Locate every line in the records below that contains the word "evil", and copy each one.
Supplied information Block Start
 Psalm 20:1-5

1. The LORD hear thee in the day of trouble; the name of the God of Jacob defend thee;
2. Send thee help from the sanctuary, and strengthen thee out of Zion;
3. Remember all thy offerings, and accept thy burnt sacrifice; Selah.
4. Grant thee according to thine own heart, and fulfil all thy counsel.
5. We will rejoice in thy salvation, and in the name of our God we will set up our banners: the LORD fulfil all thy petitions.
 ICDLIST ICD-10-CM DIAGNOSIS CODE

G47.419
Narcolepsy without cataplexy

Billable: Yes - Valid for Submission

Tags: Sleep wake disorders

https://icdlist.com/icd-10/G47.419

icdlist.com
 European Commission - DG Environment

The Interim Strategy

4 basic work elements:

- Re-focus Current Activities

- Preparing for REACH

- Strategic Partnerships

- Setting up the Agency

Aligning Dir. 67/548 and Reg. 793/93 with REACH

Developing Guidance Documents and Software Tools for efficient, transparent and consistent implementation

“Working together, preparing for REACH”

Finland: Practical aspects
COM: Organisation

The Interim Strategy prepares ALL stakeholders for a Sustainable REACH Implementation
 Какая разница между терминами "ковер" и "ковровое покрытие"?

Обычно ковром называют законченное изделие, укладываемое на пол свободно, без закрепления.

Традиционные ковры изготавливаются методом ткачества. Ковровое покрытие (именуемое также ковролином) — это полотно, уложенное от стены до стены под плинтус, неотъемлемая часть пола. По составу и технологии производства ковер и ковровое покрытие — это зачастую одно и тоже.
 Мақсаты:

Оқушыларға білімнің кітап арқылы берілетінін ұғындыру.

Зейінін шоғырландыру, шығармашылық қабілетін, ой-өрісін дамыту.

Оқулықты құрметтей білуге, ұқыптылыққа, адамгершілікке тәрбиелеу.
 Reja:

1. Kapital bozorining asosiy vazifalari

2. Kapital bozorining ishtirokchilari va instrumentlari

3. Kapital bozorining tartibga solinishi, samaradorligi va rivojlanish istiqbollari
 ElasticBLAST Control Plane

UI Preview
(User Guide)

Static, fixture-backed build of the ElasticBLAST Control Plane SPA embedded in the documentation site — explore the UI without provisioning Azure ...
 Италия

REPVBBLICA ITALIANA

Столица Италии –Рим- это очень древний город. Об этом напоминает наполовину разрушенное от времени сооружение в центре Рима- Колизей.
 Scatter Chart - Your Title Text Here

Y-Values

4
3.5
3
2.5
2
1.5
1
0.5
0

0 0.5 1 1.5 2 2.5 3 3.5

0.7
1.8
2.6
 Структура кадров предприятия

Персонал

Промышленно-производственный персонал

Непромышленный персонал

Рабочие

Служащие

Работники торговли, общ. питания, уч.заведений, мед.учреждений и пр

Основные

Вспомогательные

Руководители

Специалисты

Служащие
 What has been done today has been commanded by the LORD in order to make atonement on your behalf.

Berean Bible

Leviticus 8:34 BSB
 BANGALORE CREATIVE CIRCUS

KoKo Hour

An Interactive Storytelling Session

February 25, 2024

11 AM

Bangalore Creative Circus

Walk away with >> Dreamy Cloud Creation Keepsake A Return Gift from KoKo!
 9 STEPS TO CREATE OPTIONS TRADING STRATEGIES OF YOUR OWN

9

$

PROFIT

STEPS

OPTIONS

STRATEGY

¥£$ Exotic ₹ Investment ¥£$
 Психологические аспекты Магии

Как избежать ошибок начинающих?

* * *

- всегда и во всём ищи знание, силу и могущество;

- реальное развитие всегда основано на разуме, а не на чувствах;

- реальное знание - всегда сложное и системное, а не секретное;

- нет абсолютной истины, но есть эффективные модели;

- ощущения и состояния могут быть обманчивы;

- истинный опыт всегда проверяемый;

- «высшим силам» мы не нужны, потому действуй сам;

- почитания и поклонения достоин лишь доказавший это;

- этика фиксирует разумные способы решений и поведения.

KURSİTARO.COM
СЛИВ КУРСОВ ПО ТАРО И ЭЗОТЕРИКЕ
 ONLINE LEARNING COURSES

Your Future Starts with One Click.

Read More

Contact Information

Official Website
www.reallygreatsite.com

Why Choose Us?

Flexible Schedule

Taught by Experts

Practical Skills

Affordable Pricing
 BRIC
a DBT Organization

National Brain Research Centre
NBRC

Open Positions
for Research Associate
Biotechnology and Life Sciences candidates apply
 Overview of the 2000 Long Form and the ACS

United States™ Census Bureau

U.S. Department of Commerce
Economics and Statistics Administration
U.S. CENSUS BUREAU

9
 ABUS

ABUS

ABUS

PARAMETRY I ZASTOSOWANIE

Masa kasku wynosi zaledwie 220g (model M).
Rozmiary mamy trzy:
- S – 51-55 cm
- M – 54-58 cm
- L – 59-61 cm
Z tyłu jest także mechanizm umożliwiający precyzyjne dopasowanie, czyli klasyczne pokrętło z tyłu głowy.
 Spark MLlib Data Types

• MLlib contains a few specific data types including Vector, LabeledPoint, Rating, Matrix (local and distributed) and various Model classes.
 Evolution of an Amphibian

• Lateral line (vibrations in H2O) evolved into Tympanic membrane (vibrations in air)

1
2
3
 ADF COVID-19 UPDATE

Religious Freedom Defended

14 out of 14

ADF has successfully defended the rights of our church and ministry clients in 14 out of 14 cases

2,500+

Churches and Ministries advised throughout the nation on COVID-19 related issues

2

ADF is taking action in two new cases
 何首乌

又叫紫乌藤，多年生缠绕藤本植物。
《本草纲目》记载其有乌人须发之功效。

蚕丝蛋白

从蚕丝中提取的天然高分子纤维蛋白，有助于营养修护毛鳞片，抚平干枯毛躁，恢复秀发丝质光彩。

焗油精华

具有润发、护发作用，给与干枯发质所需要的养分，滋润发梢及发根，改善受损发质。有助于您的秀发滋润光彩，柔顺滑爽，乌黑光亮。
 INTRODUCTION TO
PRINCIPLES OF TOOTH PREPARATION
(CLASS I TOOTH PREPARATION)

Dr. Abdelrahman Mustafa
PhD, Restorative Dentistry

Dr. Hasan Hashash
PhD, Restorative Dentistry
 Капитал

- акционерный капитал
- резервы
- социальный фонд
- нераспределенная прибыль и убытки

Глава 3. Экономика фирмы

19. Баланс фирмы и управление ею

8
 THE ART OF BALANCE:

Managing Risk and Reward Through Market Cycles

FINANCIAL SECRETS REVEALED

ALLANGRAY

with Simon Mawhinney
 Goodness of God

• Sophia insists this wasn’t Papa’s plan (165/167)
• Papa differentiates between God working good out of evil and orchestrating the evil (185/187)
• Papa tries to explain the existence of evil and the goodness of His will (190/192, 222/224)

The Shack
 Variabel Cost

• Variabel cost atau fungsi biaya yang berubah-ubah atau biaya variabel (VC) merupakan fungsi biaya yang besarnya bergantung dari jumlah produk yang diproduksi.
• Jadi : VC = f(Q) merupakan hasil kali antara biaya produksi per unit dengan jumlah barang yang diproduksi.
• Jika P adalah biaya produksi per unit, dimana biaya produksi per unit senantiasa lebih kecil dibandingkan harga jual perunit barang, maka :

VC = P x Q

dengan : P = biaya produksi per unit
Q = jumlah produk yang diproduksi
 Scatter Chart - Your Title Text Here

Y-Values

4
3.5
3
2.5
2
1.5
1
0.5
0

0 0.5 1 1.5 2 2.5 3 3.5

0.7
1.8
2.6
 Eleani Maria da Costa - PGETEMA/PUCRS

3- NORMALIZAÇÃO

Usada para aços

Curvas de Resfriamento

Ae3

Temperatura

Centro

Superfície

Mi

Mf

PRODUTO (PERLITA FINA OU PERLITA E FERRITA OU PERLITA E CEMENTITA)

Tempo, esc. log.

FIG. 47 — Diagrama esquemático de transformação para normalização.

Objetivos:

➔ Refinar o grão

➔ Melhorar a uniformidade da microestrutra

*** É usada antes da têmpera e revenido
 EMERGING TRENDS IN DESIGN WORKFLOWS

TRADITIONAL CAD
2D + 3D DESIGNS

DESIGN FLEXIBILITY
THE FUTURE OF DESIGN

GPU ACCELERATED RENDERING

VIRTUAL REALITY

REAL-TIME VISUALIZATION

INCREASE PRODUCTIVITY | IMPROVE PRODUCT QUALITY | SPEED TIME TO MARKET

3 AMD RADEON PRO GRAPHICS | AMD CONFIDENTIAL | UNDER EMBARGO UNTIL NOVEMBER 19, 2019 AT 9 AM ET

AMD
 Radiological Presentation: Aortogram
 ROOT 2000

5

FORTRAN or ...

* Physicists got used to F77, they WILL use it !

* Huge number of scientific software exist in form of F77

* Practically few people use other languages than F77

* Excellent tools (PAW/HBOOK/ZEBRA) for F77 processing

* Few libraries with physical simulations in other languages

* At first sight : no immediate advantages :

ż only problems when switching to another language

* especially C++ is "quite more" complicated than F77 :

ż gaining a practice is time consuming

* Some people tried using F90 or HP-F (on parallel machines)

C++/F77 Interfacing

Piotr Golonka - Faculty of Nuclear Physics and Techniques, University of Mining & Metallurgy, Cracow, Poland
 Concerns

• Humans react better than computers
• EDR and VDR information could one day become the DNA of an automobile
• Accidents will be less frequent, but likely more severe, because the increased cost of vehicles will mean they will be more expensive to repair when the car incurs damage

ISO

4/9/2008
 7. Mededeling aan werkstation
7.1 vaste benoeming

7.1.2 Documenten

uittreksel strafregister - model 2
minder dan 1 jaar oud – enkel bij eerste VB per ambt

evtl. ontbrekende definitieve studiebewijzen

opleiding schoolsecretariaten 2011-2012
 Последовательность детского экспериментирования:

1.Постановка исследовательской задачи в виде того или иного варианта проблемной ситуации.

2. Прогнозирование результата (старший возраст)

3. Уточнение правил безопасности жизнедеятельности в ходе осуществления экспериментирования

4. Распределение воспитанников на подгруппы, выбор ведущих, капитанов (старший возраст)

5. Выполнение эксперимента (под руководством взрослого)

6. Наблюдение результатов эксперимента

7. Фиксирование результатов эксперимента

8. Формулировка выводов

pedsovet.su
Supplied information Block End
> [Response]
• Papa differentiates between God working good out of evil and orchestrating the evil (185/187)
• Papa tries to explain the existence of evil and the goodness of His will (190/192, 222/224)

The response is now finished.